> **Page extract**
*****

So let me get on with my post, then. As you already know (or guessed from my title) today is the feast of the Baptism of the Lord. I had nothing big planned as of last evening and then slowly a few things came together. Not the least of which was my generous friend Katherine's lovely coloring page - which I quickly printed out for today. It was so much nicer than the picture I had planned to use from Art 1 for Young Catholics.

Over breakfast we read today's Gospel ... and directly afterward we read a chapter from Crackerjack's CCD book. Last week CJ's class read about the sacrament of baptism and they even held a pretend baptism at the holy water font! Everyone was assigned a name tag - cousins, aunts, godparents, priest - our very own Crackerjack got to be the father and hold the baby doll (the "mother" wanted no part of it, lol).  When asked what name he gave the child, how my heart swelled when he said with a shy smile, "Dawn." So this experience was fresh in his mind as we began our talk today on baptism.

I thought it was neat when I asked the boys "How is water important to us?" and Bookworm responded, "We need it for life. Life begins with water." We immediately connected this to how, with the water of baptism, we begin our life with God.

Next thing the boys knew I was at the stove, and had begun making a candle. You can imagine how quickly they joined me! In our faith, one of the symbols of baptism is the seashell, so when I came across a walnut shell candle idea in All Year Round (looking forward to Candlemas) I immediately thought of this variation. It's not really candlemaking - but it comes as close as I ever have!

I gathered up a few tea light stubs and placed them in a can, which then sat in simmering water. Once the candle wax had melted, I poured it into the waiting (clean, dry) scallop shell. Just a few minutes later, while the wax was still quite soft, I pushed a white birthday candle into the center. There the candle stood, while the wax solidified around it.

*****

> **Source material**
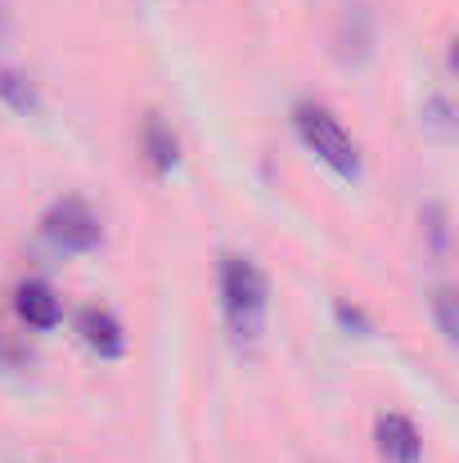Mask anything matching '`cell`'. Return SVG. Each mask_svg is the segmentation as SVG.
I'll list each match as a JSON object with an SVG mask.
<instances>
[{
    "label": "cell",
    "mask_w": 459,
    "mask_h": 463,
    "mask_svg": "<svg viewBox=\"0 0 459 463\" xmlns=\"http://www.w3.org/2000/svg\"><path fill=\"white\" fill-rule=\"evenodd\" d=\"M266 307H271V284L266 270L253 257L225 252L221 257V315L230 324V337L239 346H253L266 328Z\"/></svg>",
    "instance_id": "1"
},
{
    "label": "cell",
    "mask_w": 459,
    "mask_h": 463,
    "mask_svg": "<svg viewBox=\"0 0 459 463\" xmlns=\"http://www.w3.org/2000/svg\"><path fill=\"white\" fill-rule=\"evenodd\" d=\"M293 131H298V140H302L306 149L320 157L333 175H342V180H356V175H360V149H356V140L347 136V127L338 122V113H333L329 104L298 99V104H293Z\"/></svg>",
    "instance_id": "2"
},
{
    "label": "cell",
    "mask_w": 459,
    "mask_h": 463,
    "mask_svg": "<svg viewBox=\"0 0 459 463\" xmlns=\"http://www.w3.org/2000/svg\"><path fill=\"white\" fill-rule=\"evenodd\" d=\"M41 234L59 248V252H95L104 243V225L95 216V207L86 198H59L45 221H41Z\"/></svg>",
    "instance_id": "3"
},
{
    "label": "cell",
    "mask_w": 459,
    "mask_h": 463,
    "mask_svg": "<svg viewBox=\"0 0 459 463\" xmlns=\"http://www.w3.org/2000/svg\"><path fill=\"white\" fill-rule=\"evenodd\" d=\"M77 337L100 355V360H118L127 351V333H122V319L109 307H81L77 310Z\"/></svg>",
    "instance_id": "4"
},
{
    "label": "cell",
    "mask_w": 459,
    "mask_h": 463,
    "mask_svg": "<svg viewBox=\"0 0 459 463\" xmlns=\"http://www.w3.org/2000/svg\"><path fill=\"white\" fill-rule=\"evenodd\" d=\"M374 446L383 463H419L424 459V437L406 414H378L374 423Z\"/></svg>",
    "instance_id": "5"
},
{
    "label": "cell",
    "mask_w": 459,
    "mask_h": 463,
    "mask_svg": "<svg viewBox=\"0 0 459 463\" xmlns=\"http://www.w3.org/2000/svg\"><path fill=\"white\" fill-rule=\"evenodd\" d=\"M14 310H18V319H23L27 328H41V333L63 319L59 293H54L45 279H23V284L14 288Z\"/></svg>",
    "instance_id": "6"
},
{
    "label": "cell",
    "mask_w": 459,
    "mask_h": 463,
    "mask_svg": "<svg viewBox=\"0 0 459 463\" xmlns=\"http://www.w3.org/2000/svg\"><path fill=\"white\" fill-rule=\"evenodd\" d=\"M145 154H149V166L158 175H167V171L176 166V136L167 131L162 118H149V122H145Z\"/></svg>",
    "instance_id": "7"
},
{
    "label": "cell",
    "mask_w": 459,
    "mask_h": 463,
    "mask_svg": "<svg viewBox=\"0 0 459 463\" xmlns=\"http://www.w3.org/2000/svg\"><path fill=\"white\" fill-rule=\"evenodd\" d=\"M433 315H437L442 337H446V342H455L459 337V319H455V293H451V288H437V293H433Z\"/></svg>",
    "instance_id": "8"
},
{
    "label": "cell",
    "mask_w": 459,
    "mask_h": 463,
    "mask_svg": "<svg viewBox=\"0 0 459 463\" xmlns=\"http://www.w3.org/2000/svg\"><path fill=\"white\" fill-rule=\"evenodd\" d=\"M0 95H5V99H14L18 109H27V104H32V90L23 86V77H18V72H0Z\"/></svg>",
    "instance_id": "9"
},
{
    "label": "cell",
    "mask_w": 459,
    "mask_h": 463,
    "mask_svg": "<svg viewBox=\"0 0 459 463\" xmlns=\"http://www.w3.org/2000/svg\"><path fill=\"white\" fill-rule=\"evenodd\" d=\"M338 319H342V324H347V328H351V324H356V328H360V333H369V319H365V315H360V310L356 307H347V302H338Z\"/></svg>",
    "instance_id": "10"
},
{
    "label": "cell",
    "mask_w": 459,
    "mask_h": 463,
    "mask_svg": "<svg viewBox=\"0 0 459 463\" xmlns=\"http://www.w3.org/2000/svg\"><path fill=\"white\" fill-rule=\"evenodd\" d=\"M14 360V351H9V342H5V333H0V364H9Z\"/></svg>",
    "instance_id": "11"
}]
</instances>
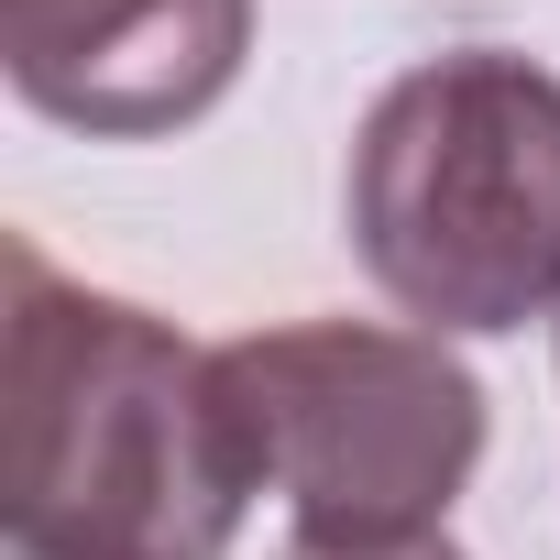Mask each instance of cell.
Segmentation results:
<instances>
[{"mask_svg":"<svg viewBox=\"0 0 560 560\" xmlns=\"http://www.w3.org/2000/svg\"><path fill=\"white\" fill-rule=\"evenodd\" d=\"M0 396V560H220L264 494L220 396V352L132 298L67 287L34 242H12Z\"/></svg>","mask_w":560,"mask_h":560,"instance_id":"6da1fadb","label":"cell"},{"mask_svg":"<svg viewBox=\"0 0 560 560\" xmlns=\"http://www.w3.org/2000/svg\"><path fill=\"white\" fill-rule=\"evenodd\" d=\"M352 253L440 330H527L560 308V78L494 45L407 67L352 132Z\"/></svg>","mask_w":560,"mask_h":560,"instance_id":"7a4b0ae2","label":"cell"},{"mask_svg":"<svg viewBox=\"0 0 560 560\" xmlns=\"http://www.w3.org/2000/svg\"><path fill=\"white\" fill-rule=\"evenodd\" d=\"M220 396L298 549H418L483 462V385L429 330L287 319L220 352Z\"/></svg>","mask_w":560,"mask_h":560,"instance_id":"3957f363","label":"cell"},{"mask_svg":"<svg viewBox=\"0 0 560 560\" xmlns=\"http://www.w3.org/2000/svg\"><path fill=\"white\" fill-rule=\"evenodd\" d=\"M253 0H0V67L23 110L89 143H154L231 100Z\"/></svg>","mask_w":560,"mask_h":560,"instance_id":"277c9868","label":"cell"},{"mask_svg":"<svg viewBox=\"0 0 560 560\" xmlns=\"http://www.w3.org/2000/svg\"><path fill=\"white\" fill-rule=\"evenodd\" d=\"M287 560H462L451 538H418V549H287Z\"/></svg>","mask_w":560,"mask_h":560,"instance_id":"5b68a950","label":"cell"}]
</instances>
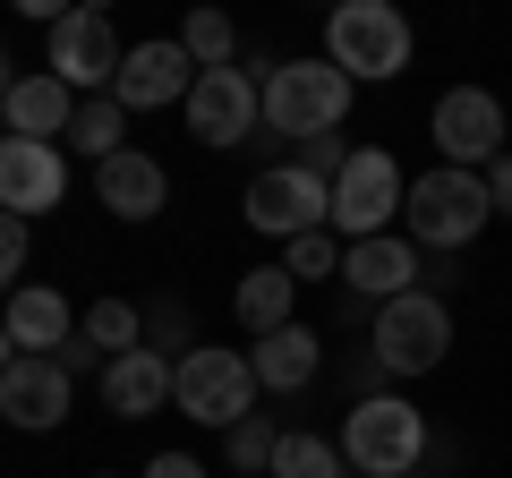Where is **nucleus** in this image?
Masks as SVG:
<instances>
[{
  "instance_id": "nucleus-4",
  "label": "nucleus",
  "mask_w": 512,
  "mask_h": 478,
  "mask_svg": "<svg viewBox=\"0 0 512 478\" xmlns=\"http://www.w3.org/2000/svg\"><path fill=\"white\" fill-rule=\"evenodd\" d=\"M256 368H248V350H222V342H188L180 350V385H171V410L197 427H222L231 436L239 419L256 410Z\"/></svg>"
},
{
  "instance_id": "nucleus-29",
  "label": "nucleus",
  "mask_w": 512,
  "mask_h": 478,
  "mask_svg": "<svg viewBox=\"0 0 512 478\" xmlns=\"http://www.w3.org/2000/svg\"><path fill=\"white\" fill-rule=\"evenodd\" d=\"M350 154H359V146H342V129H333V137H308V146H299L291 163H299V171H316V180L333 188V180H342V163H350Z\"/></svg>"
},
{
  "instance_id": "nucleus-3",
  "label": "nucleus",
  "mask_w": 512,
  "mask_h": 478,
  "mask_svg": "<svg viewBox=\"0 0 512 478\" xmlns=\"http://www.w3.org/2000/svg\"><path fill=\"white\" fill-rule=\"evenodd\" d=\"M325 60L350 86H384V77L410 69V18L393 0H342L325 18Z\"/></svg>"
},
{
  "instance_id": "nucleus-24",
  "label": "nucleus",
  "mask_w": 512,
  "mask_h": 478,
  "mask_svg": "<svg viewBox=\"0 0 512 478\" xmlns=\"http://www.w3.org/2000/svg\"><path fill=\"white\" fill-rule=\"evenodd\" d=\"M274 444H282V427L265 419V410H248V419L222 436V461H231L239 478H265V470H274Z\"/></svg>"
},
{
  "instance_id": "nucleus-16",
  "label": "nucleus",
  "mask_w": 512,
  "mask_h": 478,
  "mask_svg": "<svg viewBox=\"0 0 512 478\" xmlns=\"http://www.w3.org/2000/svg\"><path fill=\"white\" fill-rule=\"evenodd\" d=\"M171 385H180V359H163L154 342L103 359V410H111V419H146V410H163Z\"/></svg>"
},
{
  "instance_id": "nucleus-18",
  "label": "nucleus",
  "mask_w": 512,
  "mask_h": 478,
  "mask_svg": "<svg viewBox=\"0 0 512 478\" xmlns=\"http://www.w3.org/2000/svg\"><path fill=\"white\" fill-rule=\"evenodd\" d=\"M0 325H9V342H18V359H60L77 333L69 299L43 291V282H26V291H9V308H0Z\"/></svg>"
},
{
  "instance_id": "nucleus-22",
  "label": "nucleus",
  "mask_w": 512,
  "mask_h": 478,
  "mask_svg": "<svg viewBox=\"0 0 512 478\" xmlns=\"http://www.w3.org/2000/svg\"><path fill=\"white\" fill-rule=\"evenodd\" d=\"M265 478H350V461H342V444L308 436V427H282V444H274V470H265Z\"/></svg>"
},
{
  "instance_id": "nucleus-28",
  "label": "nucleus",
  "mask_w": 512,
  "mask_h": 478,
  "mask_svg": "<svg viewBox=\"0 0 512 478\" xmlns=\"http://www.w3.org/2000/svg\"><path fill=\"white\" fill-rule=\"evenodd\" d=\"M26 248H35V222L0 214V291H18V274H26Z\"/></svg>"
},
{
  "instance_id": "nucleus-25",
  "label": "nucleus",
  "mask_w": 512,
  "mask_h": 478,
  "mask_svg": "<svg viewBox=\"0 0 512 478\" xmlns=\"http://www.w3.org/2000/svg\"><path fill=\"white\" fill-rule=\"evenodd\" d=\"M77 333H86V342L103 350V359H120V350H146V342H137V333H146V316L128 308V299H94Z\"/></svg>"
},
{
  "instance_id": "nucleus-33",
  "label": "nucleus",
  "mask_w": 512,
  "mask_h": 478,
  "mask_svg": "<svg viewBox=\"0 0 512 478\" xmlns=\"http://www.w3.org/2000/svg\"><path fill=\"white\" fill-rule=\"evenodd\" d=\"M9 94H18V69H9V52H0V120H9Z\"/></svg>"
},
{
  "instance_id": "nucleus-35",
  "label": "nucleus",
  "mask_w": 512,
  "mask_h": 478,
  "mask_svg": "<svg viewBox=\"0 0 512 478\" xmlns=\"http://www.w3.org/2000/svg\"><path fill=\"white\" fill-rule=\"evenodd\" d=\"M86 478H120V470H86Z\"/></svg>"
},
{
  "instance_id": "nucleus-5",
  "label": "nucleus",
  "mask_w": 512,
  "mask_h": 478,
  "mask_svg": "<svg viewBox=\"0 0 512 478\" xmlns=\"http://www.w3.org/2000/svg\"><path fill=\"white\" fill-rule=\"evenodd\" d=\"M350 111V77L333 60H274L265 69V129L274 137H333Z\"/></svg>"
},
{
  "instance_id": "nucleus-36",
  "label": "nucleus",
  "mask_w": 512,
  "mask_h": 478,
  "mask_svg": "<svg viewBox=\"0 0 512 478\" xmlns=\"http://www.w3.org/2000/svg\"><path fill=\"white\" fill-rule=\"evenodd\" d=\"M410 478H427V470H410Z\"/></svg>"
},
{
  "instance_id": "nucleus-23",
  "label": "nucleus",
  "mask_w": 512,
  "mask_h": 478,
  "mask_svg": "<svg viewBox=\"0 0 512 478\" xmlns=\"http://www.w3.org/2000/svg\"><path fill=\"white\" fill-rule=\"evenodd\" d=\"M120 129H128V111L111 103V94H77V111H69V146L77 154L111 163V154H120Z\"/></svg>"
},
{
  "instance_id": "nucleus-27",
  "label": "nucleus",
  "mask_w": 512,
  "mask_h": 478,
  "mask_svg": "<svg viewBox=\"0 0 512 478\" xmlns=\"http://www.w3.org/2000/svg\"><path fill=\"white\" fill-rule=\"evenodd\" d=\"M282 274H291V282H325V274H342V239H333V231H308V239H291Z\"/></svg>"
},
{
  "instance_id": "nucleus-17",
  "label": "nucleus",
  "mask_w": 512,
  "mask_h": 478,
  "mask_svg": "<svg viewBox=\"0 0 512 478\" xmlns=\"http://www.w3.org/2000/svg\"><path fill=\"white\" fill-rule=\"evenodd\" d=\"M163 197H171V171L154 163V154L120 146L111 163H94V205H111L120 222H154V214H163Z\"/></svg>"
},
{
  "instance_id": "nucleus-20",
  "label": "nucleus",
  "mask_w": 512,
  "mask_h": 478,
  "mask_svg": "<svg viewBox=\"0 0 512 478\" xmlns=\"http://www.w3.org/2000/svg\"><path fill=\"white\" fill-rule=\"evenodd\" d=\"M69 111H77V94L60 86L52 69H35V77H18V94H9V137L60 146V137H69Z\"/></svg>"
},
{
  "instance_id": "nucleus-9",
  "label": "nucleus",
  "mask_w": 512,
  "mask_h": 478,
  "mask_svg": "<svg viewBox=\"0 0 512 478\" xmlns=\"http://www.w3.org/2000/svg\"><path fill=\"white\" fill-rule=\"evenodd\" d=\"M402 197H410V180H402V163L384 146H359L342 163V180H333V239H376V231H393V214H402Z\"/></svg>"
},
{
  "instance_id": "nucleus-6",
  "label": "nucleus",
  "mask_w": 512,
  "mask_h": 478,
  "mask_svg": "<svg viewBox=\"0 0 512 478\" xmlns=\"http://www.w3.org/2000/svg\"><path fill=\"white\" fill-rule=\"evenodd\" d=\"M444 350H453V308L427 282L376 308V342H367L376 376H427V368H444Z\"/></svg>"
},
{
  "instance_id": "nucleus-31",
  "label": "nucleus",
  "mask_w": 512,
  "mask_h": 478,
  "mask_svg": "<svg viewBox=\"0 0 512 478\" xmlns=\"http://www.w3.org/2000/svg\"><path fill=\"white\" fill-rule=\"evenodd\" d=\"M487 197H495V214H504V222H512V154H504V163H495V171H487Z\"/></svg>"
},
{
  "instance_id": "nucleus-30",
  "label": "nucleus",
  "mask_w": 512,
  "mask_h": 478,
  "mask_svg": "<svg viewBox=\"0 0 512 478\" xmlns=\"http://www.w3.org/2000/svg\"><path fill=\"white\" fill-rule=\"evenodd\" d=\"M137 478H214V470H205L197 453H154V461H146Z\"/></svg>"
},
{
  "instance_id": "nucleus-10",
  "label": "nucleus",
  "mask_w": 512,
  "mask_h": 478,
  "mask_svg": "<svg viewBox=\"0 0 512 478\" xmlns=\"http://www.w3.org/2000/svg\"><path fill=\"white\" fill-rule=\"evenodd\" d=\"M239 205H248V222H256L265 239H282V248H291V239H308V231H333V188L316 180V171H299V163L256 171Z\"/></svg>"
},
{
  "instance_id": "nucleus-2",
  "label": "nucleus",
  "mask_w": 512,
  "mask_h": 478,
  "mask_svg": "<svg viewBox=\"0 0 512 478\" xmlns=\"http://www.w3.org/2000/svg\"><path fill=\"white\" fill-rule=\"evenodd\" d=\"M342 461L359 478H410L427 461V410H410L402 393H359L342 419Z\"/></svg>"
},
{
  "instance_id": "nucleus-7",
  "label": "nucleus",
  "mask_w": 512,
  "mask_h": 478,
  "mask_svg": "<svg viewBox=\"0 0 512 478\" xmlns=\"http://www.w3.org/2000/svg\"><path fill=\"white\" fill-rule=\"evenodd\" d=\"M504 129H512V111L495 103L487 86H444L436 94V120H427V137H436V154L453 171H495L512 154Z\"/></svg>"
},
{
  "instance_id": "nucleus-13",
  "label": "nucleus",
  "mask_w": 512,
  "mask_h": 478,
  "mask_svg": "<svg viewBox=\"0 0 512 478\" xmlns=\"http://www.w3.org/2000/svg\"><path fill=\"white\" fill-rule=\"evenodd\" d=\"M69 402H77V376L60 359H18V368L0 376V419L26 427V436H52L69 419Z\"/></svg>"
},
{
  "instance_id": "nucleus-37",
  "label": "nucleus",
  "mask_w": 512,
  "mask_h": 478,
  "mask_svg": "<svg viewBox=\"0 0 512 478\" xmlns=\"http://www.w3.org/2000/svg\"><path fill=\"white\" fill-rule=\"evenodd\" d=\"M504 137H512V129H504Z\"/></svg>"
},
{
  "instance_id": "nucleus-19",
  "label": "nucleus",
  "mask_w": 512,
  "mask_h": 478,
  "mask_svg": "<svg viewBox=\"0 0 512 478\" xmlns=\"http://www.w3.org/2000/svg\"><path fill=\"white\" fill-rule=\"evenodd\" d=\"M248 368H256L265 393H308L316 376H325V342H316L308 325H282V333H265V342L248 350Z\"/></svg>"
},
{
  "instance_id": "nucleus-8",
  "label": "nucleus",
  "mask_w": 512,
  "mask_h": 478,
  "mask_svg": "<svg viewBox=\"0 0 512 478\" xmlns=\"http://www.w3.org/2000/svg\"><path fill=\"white\" fill-rule=\"evenodd\" d=\"M188 137L197 146H214V154H231V146H248L256 129H265V77H248V69H197V86H188Z\"/></svg>"
},
{
  "instance_id": "nucleus-26",
  "label": "nucleus",
  "mask_w": 512,
  "mask_h": 478,
  "mask_svg": "<svg viewBox=\"0 0 512 478\" xmlns=\"http://www.w3.org/2000/svg\"><path fill=\"white\" fill-rule=\"evenodd\" d=\"M180 52L197 60V69H231V52H239V35H231V18H222V9H197V18L180 26Z\"/></svg>"
},
{
  "instance_id": "nucleus-21",
  "label": "nucleus",
  "mask_w": 512,
  "mask_h": 478,
  "mask_svg": "<svg viewBox=\"0 0 512 478\" xmlns=\"http://www.w3.org/2000/svg\"><path fill=\"white\" fill-rule=\"evenodd\" d=\"M231 308H239V325L256 333V342H265V333H282V325H299V282L282 274V265H248V274H239V291H231Z\"/></svg>"
},
{
  "instance_id": "nucleus-32",
  "label": "nucleus",
  "mask_w": 512,
  "mask_h": 478,
  "mask_svg": "<svg viewBox=\"0 0 512 478\" xmlns=\"http://www.w3.org/2000/svg\"><path fill=\"white\" fill-rule=\"evenodd\" d=\"M94 359H103V350H94V342H86V333H69V350H60V368H69V376H77V368H94Z\"/></svg>"
},
{
  "instance_id": "nucleus-34",
  "label": "nucleus",
  "mask_w": 512,
  "mask_h": 478,
  "mask_svg": "<svg viewBox=\"0 0 512 478\" xmlns=\"http://www.w3.org/2000/svg\"><path fill=\"white\" fill-rule=\"evenodd\" d=\"M9 368H18V342H9V325H0V376H9Z\"/></svg>"
},
{
  "instance_id": "nucleus-15",
  "label": "nucleus",
  "mask_w": 512,
  "mask_h": 478,
  "mask_svg": "<svg viewBox=\"0 0 512 478\" xmlns=\"http://www.w3.org/2000/svg\"><path fill=\"white\" fill-rule=\"evenodd\" d=\"M188 86H197V60L180 43H137L120 60V77H111V103L120 111H163V103H188Z\"/></svg>"
},
{
  "instance_id": "nucleus-11",
  "label": "nucleus",
  "mask_w": 512,
  "mask_h": 478,
  "mask_svg": "<svg viewBox=\"0 0 512 478\" xmlns=\"http://www.w3.org/2000/svg\"><path fill=\"white\" fill-rule=\"evenodd\" d=\"M120 60H128V43L111 35L103 9H69V18L52 26V77H60L69 94H111Z\"/></svg>"
},
{
  "instance_id": "nucleus-1",
  "label": "nucleus",
  "mask_w": 512,
  "mask_h": 478,
  "mask_svg": "<svg viewBox=\"0 0 512 478\" xmlns=\"http://www.w3.org/2000/svg\"><path fill=\"white\" fill-rule=\"evenodd\" d=\"M487 222H495L487 171L436 163V171H419V180H410V197H402V239L419 248V257H427V248H436V257H453V248H470Z\"/></svg>"
},
{
  "instance_id": "nucleus-14",
  "label": "nucleus",
  "mask_w": 512,
  "mask_h": 478,
  "mask_svg": "<svg viewBox=\"0 0 512 478\" xmlns=\"http://www.w3.org/2000/svg\"><path fill=\"white\" fill-rule=\"evenodd\" d=\"M419 248H410L402 231H376V239H350L342 248V282H350V308H359V299H402V291H419Z\"/></svg>"
},
{
  "instance_id": "nucleus-12",
  "label": "nucleus",
  "mask_w": 512,
  "mask_h": 478,
  "mask_svg": "<svg viewBox=\"0 0 512 478\" xmlns=\"http://www.w3.org/2000/svg\"><path fill=\"white\" fill-rule=\"evenodd\" d=\"M69 197V163H60V146H35V137H0V214H52V205Z\"/></svg>"
}]
</instances>
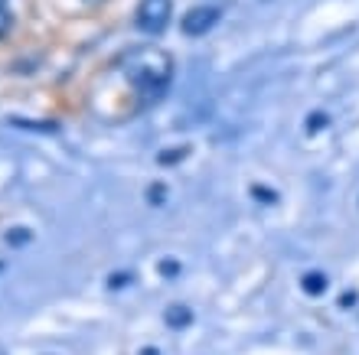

*****

> **Goals**
1: Repeat the post about the feast of the Baptism of the Lord word for word, from its first sentence to its last.
2: Please render the listing as a Markdown table with the columns Nr and Line, starting with the first line of the listing and going on through the line with "131H298V140H302L306 149L320 157L333". Skip blank lines and leave the pictures out.

> **Answers**
1:
So let me get on with my post, then. As you already know (or guessed from my title) today is the feast of the Baptism of the Lord. I had nothing big planned as of last evening and then slowly a few things came together. Not the least of which was my generous friend Katherine's lovely coloring page - which I quickly printed out for today. It was so much nicer than the picture I had planned to use from Art 1 for Young Catholics.

Over breakfast we read today's Gospel ... and directly afterward we read a chapter from Crackerjack's CCD book. Last week CJ's class read about the sacrament of baptism and they even held a pretend baptism at the holy water font! Everyone was assigned a name tag - cousins, aunts, godparents, priest - our very own Crackerjack got to be the father and hold the baby doll (the "mother" wanted no part of it, lol).  When asked what name he gave the child, how my heart swelled when he said with a shy smile, "Dawn." So this experience was fresh in his mind as we began our talk today on baptism.

I thought it was neat when I asked the boys "How is water important to us?" and Bookworm responded, "We need it for life. Life begins with water." We immediately connected this to how, with the water of baptism, we begin our life with God.

Next thing the boys knew I was at the stove, and had begun making a candle. You can imagine how quickly they joined me! In our faith, one of the symbols of baptism is the seashell, so when I came across a walnut shell candle idea in All Year Round (looking forward to Candlemas) I immediately thought of this variation. It's not really candlemaking - but it comes as close as I ever have!

I gathered up a few tea light stubs and placed them in a can, which then sat in simmering water. Once the candle wax had melted, I poured it into the waiting (clean, dry) scallop shell. Just a few minutes later, while the wax was still quite soft, I pushed a white birthday candle into the center. There the candle stood, while the wax solidified around it.

2:
| Nr | Line |
|---|---|
| 1 | Mask anything matching '`cell`'. Return SVG. Each mask_svg is the segmentation as SVG. |
| 2 | I'll list each match as a JSON object with an SVG mask. |
| 3 | <instances> |
| 4 | [{ |
| 5 |     "label": "cell", |
| 6 |     "mask_w": 459, |
| 7 |     "mask_h": 463, |
| 8 |     "mask_svg": "<svg viewBox=\"0 0 459 463\" xmlns=\"http://www.w3.org/2000/svg\"><path fill=\"white\" fill-rule=\"evenodd\" d=\"M266 307H271V284L266 270L253 257L225 252L221 257V315L230 324V337L239 346H253L266 328Z\"/></svg>", |
| 9 |     "instance_id": "1" |
| 10 | }, |
| 11 | { |
| 12 |     "label": "cell", |
| 13 |     "mask_w": 459, |
| 14 |     "mask_h": 463, |
| 15 |     "mask_svg": "<svg viewBox=\"0 0 459 463\" xmlns=\"http://www.w3.org/2000/svg\"><path fill=\"white\" fill-rule=\"evenodd\" d=\"M293 131H298V140H302L306 149L320 157L333 175H342V180H356V175H360V149H356V140L347 136V127L338 122V113H333L329 104L298 99V104H293Z\"/></svg>", |